═══ ROWS

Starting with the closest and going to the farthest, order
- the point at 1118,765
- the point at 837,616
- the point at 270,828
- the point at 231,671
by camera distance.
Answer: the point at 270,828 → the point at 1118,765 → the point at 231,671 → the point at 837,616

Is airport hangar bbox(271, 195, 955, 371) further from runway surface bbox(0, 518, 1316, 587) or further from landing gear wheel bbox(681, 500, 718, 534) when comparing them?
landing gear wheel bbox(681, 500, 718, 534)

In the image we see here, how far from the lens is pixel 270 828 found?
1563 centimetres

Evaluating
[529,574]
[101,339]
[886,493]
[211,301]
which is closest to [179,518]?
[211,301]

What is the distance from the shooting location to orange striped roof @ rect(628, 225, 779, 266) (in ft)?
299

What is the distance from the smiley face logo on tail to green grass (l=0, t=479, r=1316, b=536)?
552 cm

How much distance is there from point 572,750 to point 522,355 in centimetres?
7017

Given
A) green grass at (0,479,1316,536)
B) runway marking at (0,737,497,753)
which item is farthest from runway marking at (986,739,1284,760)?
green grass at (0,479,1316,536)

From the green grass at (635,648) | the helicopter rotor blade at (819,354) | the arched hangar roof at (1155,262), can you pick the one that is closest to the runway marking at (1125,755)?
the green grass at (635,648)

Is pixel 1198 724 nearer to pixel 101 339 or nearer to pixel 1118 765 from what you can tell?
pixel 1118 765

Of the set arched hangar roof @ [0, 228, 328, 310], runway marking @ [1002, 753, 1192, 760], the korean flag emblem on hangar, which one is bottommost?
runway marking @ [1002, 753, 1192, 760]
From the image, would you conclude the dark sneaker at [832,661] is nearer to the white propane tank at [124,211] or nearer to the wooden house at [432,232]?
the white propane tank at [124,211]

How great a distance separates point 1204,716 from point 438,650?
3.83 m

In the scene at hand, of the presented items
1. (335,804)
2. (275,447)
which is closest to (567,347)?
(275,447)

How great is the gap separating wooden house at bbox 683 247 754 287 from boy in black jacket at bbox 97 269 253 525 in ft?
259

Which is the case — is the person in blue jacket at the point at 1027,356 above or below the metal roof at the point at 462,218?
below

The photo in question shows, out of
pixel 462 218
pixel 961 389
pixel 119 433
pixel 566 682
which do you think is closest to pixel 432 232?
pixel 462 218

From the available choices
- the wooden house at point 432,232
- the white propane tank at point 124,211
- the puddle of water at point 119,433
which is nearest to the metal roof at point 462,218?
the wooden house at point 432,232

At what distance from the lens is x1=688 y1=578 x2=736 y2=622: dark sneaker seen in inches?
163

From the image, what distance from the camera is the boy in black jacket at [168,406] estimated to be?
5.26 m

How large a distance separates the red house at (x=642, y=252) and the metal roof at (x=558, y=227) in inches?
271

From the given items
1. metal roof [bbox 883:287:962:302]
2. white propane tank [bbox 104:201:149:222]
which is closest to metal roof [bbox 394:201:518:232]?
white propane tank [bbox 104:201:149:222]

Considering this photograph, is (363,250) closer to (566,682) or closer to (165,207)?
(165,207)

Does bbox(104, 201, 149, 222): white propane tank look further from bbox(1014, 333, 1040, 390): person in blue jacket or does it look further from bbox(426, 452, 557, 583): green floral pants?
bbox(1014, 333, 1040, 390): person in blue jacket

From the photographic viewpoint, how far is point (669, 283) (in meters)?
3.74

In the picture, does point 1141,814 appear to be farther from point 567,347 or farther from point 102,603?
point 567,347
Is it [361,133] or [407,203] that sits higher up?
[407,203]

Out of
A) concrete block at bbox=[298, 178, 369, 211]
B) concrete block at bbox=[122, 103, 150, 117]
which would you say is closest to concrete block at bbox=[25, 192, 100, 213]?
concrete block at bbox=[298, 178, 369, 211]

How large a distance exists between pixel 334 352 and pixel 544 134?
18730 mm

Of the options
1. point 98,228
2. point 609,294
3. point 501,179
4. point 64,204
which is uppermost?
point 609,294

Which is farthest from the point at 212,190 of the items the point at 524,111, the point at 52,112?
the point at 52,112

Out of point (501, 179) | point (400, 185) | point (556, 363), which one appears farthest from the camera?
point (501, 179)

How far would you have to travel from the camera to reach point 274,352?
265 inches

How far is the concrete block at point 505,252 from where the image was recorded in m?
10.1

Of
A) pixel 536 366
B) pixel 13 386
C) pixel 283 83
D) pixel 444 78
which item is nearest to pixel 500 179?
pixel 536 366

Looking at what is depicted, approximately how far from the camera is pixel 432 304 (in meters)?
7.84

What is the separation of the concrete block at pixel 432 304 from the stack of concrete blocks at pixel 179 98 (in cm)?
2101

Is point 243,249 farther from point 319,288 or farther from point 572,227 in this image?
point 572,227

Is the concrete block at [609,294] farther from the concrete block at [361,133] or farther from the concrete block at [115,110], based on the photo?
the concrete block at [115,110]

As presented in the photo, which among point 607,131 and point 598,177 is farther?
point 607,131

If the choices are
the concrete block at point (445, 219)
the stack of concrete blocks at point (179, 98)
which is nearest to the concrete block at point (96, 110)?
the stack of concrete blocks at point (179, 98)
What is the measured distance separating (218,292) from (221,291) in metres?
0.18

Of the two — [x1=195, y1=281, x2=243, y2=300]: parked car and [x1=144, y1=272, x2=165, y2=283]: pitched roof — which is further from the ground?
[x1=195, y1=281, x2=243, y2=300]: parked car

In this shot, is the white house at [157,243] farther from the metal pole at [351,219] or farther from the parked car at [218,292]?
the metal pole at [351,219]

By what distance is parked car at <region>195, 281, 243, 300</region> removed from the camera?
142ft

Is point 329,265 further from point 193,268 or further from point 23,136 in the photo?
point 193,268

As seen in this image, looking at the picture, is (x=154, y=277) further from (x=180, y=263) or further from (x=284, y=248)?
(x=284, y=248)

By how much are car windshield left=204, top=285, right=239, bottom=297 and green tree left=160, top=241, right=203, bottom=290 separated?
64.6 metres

══════

YOUR OBJECTIVE. Copy out the lines from the one containing "Is point 329,265" through the end of the records, leaving every line unchanged.

SOLUTION TO THIS EXERCISE.
Is point 329,265 further from point 193,268 or further from point 23,136 in the photo?
point 193,268

As seen in this image, looking at the picture, is (x=154, y=277) further from (x=180, y=263) or further from (x=284, y=248)?
(x=284, y=248)

By how much are car windshield left=204, top=285, right=239, bottom=297 and green tree left=160, top=241, right=203, bottom=290 separated?
64.6 metres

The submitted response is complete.